• [The problem] If a line includes "respiratory", copy it out of the entries.

[Items listed in a dataset]
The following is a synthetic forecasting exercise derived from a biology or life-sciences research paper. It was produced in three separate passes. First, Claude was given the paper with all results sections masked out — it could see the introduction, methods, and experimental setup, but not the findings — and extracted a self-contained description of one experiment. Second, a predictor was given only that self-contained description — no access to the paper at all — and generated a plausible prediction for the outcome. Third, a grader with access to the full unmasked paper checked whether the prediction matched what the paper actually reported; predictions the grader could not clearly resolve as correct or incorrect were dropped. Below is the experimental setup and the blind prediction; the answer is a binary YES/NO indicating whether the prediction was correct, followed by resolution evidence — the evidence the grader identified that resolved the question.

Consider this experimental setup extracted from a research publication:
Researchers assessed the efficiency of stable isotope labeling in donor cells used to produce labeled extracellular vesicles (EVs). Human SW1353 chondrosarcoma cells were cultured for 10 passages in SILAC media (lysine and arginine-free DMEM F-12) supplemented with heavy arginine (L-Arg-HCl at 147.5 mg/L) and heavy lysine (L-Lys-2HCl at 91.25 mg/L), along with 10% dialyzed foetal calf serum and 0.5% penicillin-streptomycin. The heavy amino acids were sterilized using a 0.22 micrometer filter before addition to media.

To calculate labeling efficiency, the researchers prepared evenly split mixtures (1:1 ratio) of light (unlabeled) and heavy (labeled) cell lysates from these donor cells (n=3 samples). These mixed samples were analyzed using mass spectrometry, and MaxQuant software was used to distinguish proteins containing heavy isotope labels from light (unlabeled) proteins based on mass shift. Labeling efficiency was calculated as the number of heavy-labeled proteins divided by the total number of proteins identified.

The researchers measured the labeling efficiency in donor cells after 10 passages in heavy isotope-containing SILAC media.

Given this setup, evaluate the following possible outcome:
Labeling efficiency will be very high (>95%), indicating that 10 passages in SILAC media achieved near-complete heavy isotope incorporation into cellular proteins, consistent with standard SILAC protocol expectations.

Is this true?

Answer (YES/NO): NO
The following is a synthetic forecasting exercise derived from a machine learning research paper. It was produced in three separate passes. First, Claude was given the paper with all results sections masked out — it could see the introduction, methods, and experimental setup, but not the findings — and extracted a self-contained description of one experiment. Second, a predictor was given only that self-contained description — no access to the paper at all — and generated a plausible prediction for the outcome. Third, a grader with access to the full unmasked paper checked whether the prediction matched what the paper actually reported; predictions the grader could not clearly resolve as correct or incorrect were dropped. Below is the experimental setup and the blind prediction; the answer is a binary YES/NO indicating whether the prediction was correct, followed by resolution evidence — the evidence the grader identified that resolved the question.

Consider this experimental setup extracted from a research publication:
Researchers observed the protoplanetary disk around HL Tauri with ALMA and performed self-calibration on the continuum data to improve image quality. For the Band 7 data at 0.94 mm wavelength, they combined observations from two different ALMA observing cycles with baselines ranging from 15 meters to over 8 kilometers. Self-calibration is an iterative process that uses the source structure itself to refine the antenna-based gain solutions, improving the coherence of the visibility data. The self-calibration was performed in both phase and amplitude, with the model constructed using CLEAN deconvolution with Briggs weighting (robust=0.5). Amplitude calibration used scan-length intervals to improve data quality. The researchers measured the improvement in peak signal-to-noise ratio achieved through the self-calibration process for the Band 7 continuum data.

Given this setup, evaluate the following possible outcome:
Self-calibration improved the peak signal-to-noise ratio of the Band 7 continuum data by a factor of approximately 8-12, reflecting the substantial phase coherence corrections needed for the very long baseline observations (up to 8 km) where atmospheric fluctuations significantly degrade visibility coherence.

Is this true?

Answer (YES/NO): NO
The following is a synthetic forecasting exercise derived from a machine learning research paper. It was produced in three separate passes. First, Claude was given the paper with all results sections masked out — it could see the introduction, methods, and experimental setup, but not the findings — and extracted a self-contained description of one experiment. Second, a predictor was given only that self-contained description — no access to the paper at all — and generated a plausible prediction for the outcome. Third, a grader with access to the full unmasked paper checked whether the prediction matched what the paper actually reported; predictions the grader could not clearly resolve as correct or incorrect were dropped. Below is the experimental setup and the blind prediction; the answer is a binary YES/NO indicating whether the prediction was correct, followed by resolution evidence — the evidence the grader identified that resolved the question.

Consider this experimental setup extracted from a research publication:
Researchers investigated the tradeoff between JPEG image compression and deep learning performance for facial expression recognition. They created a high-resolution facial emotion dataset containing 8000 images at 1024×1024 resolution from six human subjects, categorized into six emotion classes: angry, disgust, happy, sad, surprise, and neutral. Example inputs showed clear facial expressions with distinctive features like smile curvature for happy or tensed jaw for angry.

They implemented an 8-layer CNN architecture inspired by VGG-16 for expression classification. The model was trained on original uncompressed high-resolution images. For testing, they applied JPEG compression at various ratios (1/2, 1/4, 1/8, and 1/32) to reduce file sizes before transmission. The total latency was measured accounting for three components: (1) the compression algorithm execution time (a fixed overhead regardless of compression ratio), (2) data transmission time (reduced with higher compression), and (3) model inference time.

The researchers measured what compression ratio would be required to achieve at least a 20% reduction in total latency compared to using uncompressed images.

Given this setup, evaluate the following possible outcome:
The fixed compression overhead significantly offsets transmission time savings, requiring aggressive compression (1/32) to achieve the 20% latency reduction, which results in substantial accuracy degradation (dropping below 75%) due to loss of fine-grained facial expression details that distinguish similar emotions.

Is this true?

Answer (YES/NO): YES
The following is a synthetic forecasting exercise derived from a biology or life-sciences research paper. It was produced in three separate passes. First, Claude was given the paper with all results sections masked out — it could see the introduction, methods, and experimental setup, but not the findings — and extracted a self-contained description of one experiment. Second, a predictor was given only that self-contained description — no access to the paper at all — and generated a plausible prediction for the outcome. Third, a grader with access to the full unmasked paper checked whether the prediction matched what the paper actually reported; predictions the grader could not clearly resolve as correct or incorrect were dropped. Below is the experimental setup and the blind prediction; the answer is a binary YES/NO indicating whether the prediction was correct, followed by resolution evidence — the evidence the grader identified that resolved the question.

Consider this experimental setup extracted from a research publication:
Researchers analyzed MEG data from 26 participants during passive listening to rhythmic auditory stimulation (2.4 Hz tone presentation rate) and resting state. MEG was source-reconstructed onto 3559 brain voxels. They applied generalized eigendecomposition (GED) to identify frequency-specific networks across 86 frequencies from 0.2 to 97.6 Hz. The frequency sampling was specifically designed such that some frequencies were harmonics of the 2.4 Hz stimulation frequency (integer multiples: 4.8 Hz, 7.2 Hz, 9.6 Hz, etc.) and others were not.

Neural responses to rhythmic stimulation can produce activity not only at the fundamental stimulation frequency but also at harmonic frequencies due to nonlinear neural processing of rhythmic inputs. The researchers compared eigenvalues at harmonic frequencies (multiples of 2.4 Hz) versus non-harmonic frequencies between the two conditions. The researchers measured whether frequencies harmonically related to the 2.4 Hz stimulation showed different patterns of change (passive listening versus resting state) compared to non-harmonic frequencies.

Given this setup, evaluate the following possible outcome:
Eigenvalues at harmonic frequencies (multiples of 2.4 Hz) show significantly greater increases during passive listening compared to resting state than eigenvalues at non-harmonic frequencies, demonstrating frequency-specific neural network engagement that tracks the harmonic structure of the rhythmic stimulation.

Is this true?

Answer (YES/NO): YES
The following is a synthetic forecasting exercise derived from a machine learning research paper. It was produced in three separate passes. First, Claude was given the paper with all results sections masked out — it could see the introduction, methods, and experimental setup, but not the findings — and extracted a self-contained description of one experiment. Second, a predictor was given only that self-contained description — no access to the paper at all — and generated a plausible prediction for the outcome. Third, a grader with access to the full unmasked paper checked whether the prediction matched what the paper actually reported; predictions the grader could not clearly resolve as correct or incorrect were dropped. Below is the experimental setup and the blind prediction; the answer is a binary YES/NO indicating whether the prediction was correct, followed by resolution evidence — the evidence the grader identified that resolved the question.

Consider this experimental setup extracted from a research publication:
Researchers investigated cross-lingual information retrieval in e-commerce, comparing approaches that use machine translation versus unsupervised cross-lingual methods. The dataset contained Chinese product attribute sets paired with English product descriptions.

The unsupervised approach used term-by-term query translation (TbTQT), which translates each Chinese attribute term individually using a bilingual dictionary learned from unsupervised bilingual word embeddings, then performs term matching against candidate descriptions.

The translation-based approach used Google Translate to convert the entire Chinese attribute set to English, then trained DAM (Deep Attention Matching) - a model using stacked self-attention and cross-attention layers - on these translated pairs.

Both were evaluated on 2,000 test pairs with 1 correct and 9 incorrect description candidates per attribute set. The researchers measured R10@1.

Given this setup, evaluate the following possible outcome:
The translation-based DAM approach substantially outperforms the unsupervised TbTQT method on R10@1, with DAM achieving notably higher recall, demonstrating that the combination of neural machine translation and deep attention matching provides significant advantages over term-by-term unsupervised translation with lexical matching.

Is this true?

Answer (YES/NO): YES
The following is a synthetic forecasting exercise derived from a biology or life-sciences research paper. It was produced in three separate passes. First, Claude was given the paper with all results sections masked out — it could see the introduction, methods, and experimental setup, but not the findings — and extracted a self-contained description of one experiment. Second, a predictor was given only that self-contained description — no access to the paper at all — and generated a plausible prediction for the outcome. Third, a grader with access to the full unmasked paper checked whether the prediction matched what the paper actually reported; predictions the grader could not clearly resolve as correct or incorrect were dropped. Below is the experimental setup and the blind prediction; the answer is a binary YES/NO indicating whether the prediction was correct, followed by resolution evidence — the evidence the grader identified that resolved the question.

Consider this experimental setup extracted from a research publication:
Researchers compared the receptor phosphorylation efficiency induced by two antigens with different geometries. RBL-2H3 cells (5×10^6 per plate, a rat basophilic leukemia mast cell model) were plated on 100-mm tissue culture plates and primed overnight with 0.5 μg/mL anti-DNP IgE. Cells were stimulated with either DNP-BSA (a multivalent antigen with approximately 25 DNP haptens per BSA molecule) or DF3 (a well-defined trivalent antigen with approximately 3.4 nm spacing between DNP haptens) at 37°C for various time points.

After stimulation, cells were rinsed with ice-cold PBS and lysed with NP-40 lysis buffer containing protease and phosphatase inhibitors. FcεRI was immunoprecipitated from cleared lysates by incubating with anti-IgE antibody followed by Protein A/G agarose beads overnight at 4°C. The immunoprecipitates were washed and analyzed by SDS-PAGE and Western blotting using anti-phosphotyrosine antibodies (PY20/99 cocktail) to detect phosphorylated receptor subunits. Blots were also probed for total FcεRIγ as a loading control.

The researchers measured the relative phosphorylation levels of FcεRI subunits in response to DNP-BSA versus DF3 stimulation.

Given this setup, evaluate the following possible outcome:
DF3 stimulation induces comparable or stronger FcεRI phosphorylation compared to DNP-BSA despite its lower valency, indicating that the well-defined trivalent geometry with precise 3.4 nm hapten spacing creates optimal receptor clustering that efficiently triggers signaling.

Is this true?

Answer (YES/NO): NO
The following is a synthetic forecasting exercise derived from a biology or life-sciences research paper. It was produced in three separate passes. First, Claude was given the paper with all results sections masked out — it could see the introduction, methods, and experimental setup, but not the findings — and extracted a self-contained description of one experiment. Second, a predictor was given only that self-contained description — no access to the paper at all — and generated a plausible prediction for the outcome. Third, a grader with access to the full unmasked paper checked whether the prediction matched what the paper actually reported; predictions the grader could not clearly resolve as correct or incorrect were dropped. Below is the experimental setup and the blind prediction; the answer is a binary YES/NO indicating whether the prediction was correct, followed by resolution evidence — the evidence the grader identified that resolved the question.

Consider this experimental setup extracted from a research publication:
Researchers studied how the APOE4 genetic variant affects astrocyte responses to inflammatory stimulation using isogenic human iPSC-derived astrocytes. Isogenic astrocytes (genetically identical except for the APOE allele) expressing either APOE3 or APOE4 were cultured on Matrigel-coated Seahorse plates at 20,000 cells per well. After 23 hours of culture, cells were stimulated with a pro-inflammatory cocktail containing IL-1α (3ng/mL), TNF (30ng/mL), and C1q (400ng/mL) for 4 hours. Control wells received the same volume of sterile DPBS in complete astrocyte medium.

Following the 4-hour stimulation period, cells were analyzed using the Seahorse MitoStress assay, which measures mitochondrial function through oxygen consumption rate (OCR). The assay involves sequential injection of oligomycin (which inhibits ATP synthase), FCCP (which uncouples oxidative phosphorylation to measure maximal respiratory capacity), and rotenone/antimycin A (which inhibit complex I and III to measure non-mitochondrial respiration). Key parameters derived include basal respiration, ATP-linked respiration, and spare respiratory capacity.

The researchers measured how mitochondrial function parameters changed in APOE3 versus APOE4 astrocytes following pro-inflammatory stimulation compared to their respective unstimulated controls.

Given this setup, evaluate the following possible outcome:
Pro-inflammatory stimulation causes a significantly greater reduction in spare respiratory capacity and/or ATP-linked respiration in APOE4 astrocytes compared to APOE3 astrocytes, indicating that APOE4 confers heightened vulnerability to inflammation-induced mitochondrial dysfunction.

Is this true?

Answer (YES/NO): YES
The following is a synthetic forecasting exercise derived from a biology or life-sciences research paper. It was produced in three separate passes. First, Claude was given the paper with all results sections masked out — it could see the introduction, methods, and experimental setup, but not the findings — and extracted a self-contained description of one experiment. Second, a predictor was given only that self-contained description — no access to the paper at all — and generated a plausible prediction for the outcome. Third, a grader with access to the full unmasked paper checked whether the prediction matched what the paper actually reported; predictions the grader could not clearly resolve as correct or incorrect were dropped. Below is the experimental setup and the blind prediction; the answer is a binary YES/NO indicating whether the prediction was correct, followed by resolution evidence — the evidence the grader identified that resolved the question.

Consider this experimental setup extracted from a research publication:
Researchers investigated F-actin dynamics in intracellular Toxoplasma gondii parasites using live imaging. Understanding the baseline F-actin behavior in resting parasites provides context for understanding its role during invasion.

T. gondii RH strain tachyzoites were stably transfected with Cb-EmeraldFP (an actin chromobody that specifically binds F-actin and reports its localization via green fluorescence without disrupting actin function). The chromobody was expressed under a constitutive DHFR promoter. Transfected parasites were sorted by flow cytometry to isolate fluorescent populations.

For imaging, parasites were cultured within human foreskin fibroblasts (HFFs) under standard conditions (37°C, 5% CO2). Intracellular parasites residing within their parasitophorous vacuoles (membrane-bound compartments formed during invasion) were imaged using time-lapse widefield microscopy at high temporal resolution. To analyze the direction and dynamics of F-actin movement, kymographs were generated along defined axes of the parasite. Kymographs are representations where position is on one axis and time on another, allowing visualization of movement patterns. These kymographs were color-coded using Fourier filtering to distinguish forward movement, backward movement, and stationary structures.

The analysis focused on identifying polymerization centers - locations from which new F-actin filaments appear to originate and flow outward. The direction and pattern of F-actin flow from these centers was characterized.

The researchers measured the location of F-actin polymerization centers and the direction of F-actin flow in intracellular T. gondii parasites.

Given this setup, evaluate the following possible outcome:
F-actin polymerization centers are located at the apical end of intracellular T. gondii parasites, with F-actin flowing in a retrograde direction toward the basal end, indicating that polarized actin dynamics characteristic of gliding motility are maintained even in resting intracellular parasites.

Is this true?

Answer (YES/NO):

• [Task result]
Following the 4-hour stimulation period, cells were analyzed using the Seahorse MitoStress assay, which measures mitochondrial function through oxygen consumption rate (OCR). The assay involves sequential injection of oligomycin (which inhibits ATP synthase), FCCP (which uncouples oxidative phosphorylation to measure maximal respiratory capacity), and rotenone/antimycin A (which inhibit complex I and III to measure non-mitochondrial respiration). Key parameters derived include basal respiration, ATP-linked respiration, and spare respiratory capacity.
Pro-inflammatory stimulation causes a significantly greater reduction in spare respiratory capacity and/or ATP-linked respiration in APOE4 astrocytes compared to APOE3 astrocytes, indicating that APOE4 confers heightened vulnerability to inflammation-induced mitochondrial dysfunction.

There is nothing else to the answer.